▶ [Task objective]: Carry on the passage about the code-classification model's performance from its final sentence. The listing after it is not part of that passage.

▶ [Selected excerpt]:
#####

In this section, we discussed the approach, including scalability of the model compared to other state-of-the-art models, and usefulness of the model in learning programming and software engineering. In addition, we discuss the threats to the validity of the proposed model.

5.1 Model performance analysis

In this paper, we focus on training the DNN models using the algorithmic features of the code rather than the meta-information. We considered SFs as key components of the algorithm in each solution code. A large number of practice-oriented solution codes are collected and processed for training and evaluation of the model. We conducted extensive experiments with different CNN architectures and hyperparameters. The CNN-Arch-III model achieved better training, validation, and evaluation accuracy than other CNN models. Comparisons are also made between CNN, LSTM, and BiLSTM models to demonstrate the classification performance of these models. Experimental results show that DNN models recognize the algorithm in solution codes with an acceptable degree of accuracy. The CNN-Arch-III model achieved an average \(\mathcal {F}_{o}\) score of 94.5% and 96.9% for datasets A and B, respectively for code classification. This result shows that the model achieved high accuracy in classifying “program codes” without meta-information.

#####

▶ [Collected data]:
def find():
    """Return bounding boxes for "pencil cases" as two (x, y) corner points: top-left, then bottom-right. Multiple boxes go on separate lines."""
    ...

#####

▶ [Answer to this task]:
In addition, we reviewed a large body of literature on program code classification. We found that studies classify codes based on various types of meta-information of the code, including programming language [58,59,60,61], code tags [63], errors [8, 28], and category [64, 65]. To the best of our knowledge, no study has considered the algorithmic (structural) features of codes in the classification task. Consequently, a comparison of the proposed CNN-Arch-III model with other relevant classification methods is presented in Table 14. However, in this paper, we recognize the importance of the algorithmic (structural) features of the codes for the classification task. The experimental results (Tables 56712, and 13) show that DNN models have achieved significant results using the SFs of the program codes for the classification task.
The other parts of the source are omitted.